━━━ RECORDS FOR PROCESSING ━━━

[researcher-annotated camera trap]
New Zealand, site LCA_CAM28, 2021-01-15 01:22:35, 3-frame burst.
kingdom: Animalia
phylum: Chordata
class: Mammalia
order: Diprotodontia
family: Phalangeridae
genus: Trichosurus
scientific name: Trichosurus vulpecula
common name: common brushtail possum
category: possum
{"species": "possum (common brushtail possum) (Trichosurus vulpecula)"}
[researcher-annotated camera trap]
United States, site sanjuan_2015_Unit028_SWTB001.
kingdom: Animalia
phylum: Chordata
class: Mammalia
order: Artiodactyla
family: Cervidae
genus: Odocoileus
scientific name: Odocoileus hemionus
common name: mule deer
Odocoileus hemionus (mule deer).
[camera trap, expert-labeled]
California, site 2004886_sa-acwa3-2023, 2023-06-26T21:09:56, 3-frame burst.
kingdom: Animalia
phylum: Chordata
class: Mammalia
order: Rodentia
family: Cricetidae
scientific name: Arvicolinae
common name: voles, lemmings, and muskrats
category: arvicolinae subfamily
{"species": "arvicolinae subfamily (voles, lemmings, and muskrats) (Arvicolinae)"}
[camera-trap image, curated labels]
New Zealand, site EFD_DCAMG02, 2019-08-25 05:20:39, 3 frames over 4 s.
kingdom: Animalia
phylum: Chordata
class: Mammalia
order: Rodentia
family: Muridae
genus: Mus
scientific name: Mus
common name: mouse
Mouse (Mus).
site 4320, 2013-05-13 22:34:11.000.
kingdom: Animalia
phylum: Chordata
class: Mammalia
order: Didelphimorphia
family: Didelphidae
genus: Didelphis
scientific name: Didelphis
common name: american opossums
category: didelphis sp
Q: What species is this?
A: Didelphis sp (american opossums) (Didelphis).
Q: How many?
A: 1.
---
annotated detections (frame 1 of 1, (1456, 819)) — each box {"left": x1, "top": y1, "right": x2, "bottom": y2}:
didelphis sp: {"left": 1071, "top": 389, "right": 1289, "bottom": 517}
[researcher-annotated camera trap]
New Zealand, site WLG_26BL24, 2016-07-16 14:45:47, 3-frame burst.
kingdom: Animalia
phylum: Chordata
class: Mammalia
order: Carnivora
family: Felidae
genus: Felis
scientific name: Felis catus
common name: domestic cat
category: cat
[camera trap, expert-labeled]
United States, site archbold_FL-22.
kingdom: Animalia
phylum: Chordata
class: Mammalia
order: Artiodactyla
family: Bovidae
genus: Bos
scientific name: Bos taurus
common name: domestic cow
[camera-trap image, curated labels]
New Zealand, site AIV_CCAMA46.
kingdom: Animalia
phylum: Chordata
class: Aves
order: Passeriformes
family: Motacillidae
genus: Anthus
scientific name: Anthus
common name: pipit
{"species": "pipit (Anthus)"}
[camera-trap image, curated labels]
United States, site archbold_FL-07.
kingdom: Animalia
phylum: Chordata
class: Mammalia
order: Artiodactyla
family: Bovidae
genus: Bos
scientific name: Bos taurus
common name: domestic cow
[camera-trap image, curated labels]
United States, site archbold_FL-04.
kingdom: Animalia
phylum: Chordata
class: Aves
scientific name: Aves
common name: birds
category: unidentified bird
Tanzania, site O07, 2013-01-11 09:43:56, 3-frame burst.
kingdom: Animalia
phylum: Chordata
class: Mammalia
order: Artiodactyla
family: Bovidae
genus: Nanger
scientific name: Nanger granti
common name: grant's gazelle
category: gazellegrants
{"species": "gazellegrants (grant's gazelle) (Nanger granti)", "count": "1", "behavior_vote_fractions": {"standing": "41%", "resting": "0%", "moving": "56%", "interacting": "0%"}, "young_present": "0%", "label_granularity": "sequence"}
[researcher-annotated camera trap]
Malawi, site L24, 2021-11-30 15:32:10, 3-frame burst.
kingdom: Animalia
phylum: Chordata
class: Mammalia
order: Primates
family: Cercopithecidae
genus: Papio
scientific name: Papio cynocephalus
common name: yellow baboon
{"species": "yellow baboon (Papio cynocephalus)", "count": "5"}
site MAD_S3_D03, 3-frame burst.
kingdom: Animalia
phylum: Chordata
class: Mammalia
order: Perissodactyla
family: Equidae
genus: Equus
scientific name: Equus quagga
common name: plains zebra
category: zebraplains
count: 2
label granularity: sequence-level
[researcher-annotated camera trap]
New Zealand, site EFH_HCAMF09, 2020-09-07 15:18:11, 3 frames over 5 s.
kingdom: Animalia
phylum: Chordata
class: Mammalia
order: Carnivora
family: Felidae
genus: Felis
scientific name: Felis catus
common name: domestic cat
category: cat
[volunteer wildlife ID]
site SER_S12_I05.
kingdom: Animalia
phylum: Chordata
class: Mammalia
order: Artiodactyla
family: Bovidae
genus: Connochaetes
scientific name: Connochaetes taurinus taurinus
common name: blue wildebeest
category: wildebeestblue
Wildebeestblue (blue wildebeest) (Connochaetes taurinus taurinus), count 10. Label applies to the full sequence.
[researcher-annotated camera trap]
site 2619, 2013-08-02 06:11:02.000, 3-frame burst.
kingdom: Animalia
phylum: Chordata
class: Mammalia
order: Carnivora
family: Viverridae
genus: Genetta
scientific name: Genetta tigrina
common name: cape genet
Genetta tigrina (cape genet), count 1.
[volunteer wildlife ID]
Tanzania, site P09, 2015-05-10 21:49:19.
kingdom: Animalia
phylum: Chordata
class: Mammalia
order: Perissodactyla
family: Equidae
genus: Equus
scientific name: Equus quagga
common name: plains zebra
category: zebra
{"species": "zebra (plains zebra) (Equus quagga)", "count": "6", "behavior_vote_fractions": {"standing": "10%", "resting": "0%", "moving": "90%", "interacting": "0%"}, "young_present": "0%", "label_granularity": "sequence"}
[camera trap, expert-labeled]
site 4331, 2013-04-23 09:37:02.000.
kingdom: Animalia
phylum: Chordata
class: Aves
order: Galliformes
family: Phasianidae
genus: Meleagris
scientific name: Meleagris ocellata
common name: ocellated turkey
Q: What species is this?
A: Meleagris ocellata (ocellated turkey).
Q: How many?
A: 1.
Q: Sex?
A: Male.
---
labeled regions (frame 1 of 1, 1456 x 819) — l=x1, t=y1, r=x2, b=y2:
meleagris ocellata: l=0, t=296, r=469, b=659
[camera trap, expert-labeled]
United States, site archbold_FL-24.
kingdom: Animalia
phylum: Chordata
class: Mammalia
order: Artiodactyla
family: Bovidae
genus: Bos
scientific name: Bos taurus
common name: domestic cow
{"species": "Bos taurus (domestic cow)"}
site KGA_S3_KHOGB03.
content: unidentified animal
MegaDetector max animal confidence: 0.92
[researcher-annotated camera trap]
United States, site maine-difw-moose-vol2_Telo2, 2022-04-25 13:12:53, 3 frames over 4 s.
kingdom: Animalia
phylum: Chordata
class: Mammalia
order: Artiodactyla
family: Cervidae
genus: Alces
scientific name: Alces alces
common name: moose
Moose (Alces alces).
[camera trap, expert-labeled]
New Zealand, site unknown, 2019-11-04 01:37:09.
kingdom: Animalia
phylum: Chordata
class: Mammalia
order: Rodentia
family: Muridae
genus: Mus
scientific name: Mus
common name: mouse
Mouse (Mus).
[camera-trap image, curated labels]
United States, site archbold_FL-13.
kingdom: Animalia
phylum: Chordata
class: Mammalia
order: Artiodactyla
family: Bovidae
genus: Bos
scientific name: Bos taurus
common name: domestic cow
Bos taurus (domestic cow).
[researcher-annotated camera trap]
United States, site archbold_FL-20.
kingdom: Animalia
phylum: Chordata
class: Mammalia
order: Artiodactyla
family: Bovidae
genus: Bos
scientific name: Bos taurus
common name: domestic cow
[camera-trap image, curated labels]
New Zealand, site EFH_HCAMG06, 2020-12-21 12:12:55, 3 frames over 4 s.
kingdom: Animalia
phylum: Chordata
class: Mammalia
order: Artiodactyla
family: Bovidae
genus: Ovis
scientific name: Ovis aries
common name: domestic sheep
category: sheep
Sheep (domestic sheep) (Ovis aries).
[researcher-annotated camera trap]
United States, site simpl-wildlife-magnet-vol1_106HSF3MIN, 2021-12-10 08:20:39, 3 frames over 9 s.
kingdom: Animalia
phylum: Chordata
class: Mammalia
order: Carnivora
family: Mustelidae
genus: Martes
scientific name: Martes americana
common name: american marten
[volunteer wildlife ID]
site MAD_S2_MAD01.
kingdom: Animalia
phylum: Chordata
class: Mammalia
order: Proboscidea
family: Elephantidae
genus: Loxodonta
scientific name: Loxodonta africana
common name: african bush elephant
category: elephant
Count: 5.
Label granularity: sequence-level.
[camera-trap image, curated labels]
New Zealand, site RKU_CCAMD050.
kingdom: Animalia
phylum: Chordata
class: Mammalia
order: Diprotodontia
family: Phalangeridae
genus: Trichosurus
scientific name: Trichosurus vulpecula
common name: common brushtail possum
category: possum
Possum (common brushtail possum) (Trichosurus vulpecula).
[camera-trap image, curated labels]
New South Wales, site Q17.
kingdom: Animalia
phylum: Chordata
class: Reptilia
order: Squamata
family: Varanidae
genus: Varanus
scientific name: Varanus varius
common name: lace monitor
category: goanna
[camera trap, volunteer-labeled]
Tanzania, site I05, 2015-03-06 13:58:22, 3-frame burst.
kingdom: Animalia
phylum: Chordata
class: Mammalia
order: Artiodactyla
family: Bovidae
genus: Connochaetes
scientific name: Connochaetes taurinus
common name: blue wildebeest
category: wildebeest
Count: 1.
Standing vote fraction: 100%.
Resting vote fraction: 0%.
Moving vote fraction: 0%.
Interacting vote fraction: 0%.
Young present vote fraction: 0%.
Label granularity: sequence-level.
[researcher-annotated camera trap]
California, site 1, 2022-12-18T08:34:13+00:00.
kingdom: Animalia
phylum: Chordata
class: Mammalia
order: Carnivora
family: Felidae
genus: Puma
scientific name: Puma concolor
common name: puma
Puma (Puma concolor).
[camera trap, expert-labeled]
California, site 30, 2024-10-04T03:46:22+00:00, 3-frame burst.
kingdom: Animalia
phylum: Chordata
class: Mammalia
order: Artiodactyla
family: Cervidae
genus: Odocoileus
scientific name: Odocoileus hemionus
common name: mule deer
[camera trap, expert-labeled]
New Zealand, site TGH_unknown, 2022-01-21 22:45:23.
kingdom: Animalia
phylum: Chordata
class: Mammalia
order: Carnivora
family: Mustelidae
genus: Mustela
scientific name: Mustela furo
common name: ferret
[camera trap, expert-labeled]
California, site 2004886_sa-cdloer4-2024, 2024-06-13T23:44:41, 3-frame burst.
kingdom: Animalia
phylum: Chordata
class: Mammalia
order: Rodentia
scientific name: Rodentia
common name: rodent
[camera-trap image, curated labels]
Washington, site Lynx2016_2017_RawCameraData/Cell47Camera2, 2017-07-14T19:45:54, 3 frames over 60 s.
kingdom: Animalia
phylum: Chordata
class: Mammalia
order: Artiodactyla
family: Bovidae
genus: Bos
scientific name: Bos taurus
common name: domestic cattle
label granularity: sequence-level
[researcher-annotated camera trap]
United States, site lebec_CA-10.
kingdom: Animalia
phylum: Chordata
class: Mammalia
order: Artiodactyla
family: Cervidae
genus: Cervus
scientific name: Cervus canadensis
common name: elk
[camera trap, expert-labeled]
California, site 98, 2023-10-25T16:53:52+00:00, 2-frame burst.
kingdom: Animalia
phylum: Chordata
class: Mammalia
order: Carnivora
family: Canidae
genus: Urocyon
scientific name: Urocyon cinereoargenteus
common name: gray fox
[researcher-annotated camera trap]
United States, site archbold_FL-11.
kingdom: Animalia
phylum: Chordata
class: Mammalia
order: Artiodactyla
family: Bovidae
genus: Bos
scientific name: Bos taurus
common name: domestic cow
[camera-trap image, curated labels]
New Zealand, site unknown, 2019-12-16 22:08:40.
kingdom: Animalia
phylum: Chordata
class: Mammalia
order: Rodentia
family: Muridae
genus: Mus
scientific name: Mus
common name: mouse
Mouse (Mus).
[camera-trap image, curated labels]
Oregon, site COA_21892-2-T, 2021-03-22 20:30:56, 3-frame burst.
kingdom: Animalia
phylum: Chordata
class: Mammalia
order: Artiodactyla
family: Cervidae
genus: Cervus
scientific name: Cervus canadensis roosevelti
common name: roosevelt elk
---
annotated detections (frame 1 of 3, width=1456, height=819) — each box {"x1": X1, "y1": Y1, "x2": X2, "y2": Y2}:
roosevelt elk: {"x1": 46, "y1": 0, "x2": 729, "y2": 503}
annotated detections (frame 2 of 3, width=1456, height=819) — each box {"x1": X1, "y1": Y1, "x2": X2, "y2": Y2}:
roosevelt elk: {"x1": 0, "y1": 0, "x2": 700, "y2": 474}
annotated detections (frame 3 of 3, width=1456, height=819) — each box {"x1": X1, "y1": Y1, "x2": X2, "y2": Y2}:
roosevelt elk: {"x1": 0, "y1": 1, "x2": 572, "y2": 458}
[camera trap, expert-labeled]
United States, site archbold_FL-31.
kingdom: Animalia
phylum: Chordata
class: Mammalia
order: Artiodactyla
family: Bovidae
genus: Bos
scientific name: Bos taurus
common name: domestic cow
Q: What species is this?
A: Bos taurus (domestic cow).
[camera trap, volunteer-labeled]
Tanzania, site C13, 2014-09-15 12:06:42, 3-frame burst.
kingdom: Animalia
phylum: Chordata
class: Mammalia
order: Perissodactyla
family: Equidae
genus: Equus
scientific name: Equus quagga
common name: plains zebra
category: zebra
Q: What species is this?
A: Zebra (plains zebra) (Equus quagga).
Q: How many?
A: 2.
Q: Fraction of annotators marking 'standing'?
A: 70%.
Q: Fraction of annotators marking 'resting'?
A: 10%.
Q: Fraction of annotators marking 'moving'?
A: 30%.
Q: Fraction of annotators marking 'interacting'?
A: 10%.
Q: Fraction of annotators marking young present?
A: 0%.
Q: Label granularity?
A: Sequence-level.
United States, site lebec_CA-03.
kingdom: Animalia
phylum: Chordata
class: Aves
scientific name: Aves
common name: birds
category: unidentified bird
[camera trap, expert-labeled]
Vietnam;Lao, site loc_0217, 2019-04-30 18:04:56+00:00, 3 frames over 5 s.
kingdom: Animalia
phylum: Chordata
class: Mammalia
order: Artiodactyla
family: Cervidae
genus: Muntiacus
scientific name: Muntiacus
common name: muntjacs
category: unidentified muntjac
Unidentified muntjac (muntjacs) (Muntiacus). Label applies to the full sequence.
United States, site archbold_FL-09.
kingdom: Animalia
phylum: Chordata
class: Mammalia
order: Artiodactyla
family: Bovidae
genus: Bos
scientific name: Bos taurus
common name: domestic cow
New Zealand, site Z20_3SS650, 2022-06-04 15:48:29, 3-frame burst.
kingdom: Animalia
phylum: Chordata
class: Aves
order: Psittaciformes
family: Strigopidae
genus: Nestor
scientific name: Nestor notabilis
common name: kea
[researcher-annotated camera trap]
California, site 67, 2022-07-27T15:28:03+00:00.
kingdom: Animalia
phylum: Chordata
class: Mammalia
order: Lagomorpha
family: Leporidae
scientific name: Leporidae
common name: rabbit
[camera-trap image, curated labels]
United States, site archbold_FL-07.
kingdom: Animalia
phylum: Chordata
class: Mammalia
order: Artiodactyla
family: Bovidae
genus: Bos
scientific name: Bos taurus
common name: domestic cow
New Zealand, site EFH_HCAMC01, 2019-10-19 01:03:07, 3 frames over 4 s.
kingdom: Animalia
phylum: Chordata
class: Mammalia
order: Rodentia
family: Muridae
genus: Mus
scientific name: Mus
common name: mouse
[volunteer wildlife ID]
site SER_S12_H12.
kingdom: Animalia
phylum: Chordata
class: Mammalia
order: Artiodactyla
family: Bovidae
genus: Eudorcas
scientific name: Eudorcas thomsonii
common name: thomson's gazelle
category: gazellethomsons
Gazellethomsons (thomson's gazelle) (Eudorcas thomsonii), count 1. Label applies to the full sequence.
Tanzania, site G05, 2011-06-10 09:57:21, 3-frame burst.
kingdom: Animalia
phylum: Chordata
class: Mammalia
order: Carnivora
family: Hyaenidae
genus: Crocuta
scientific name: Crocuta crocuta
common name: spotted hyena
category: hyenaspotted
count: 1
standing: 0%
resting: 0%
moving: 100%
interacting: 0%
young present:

━━━

When a line in the records above holds "Papio", that line is to be reported.

> _EXERCISE SOLUTION_
genus: Papio
scientific name: Papio cynocephalus
{"species": "yellow baboon (Papio cynocephalus)", "count": "5"}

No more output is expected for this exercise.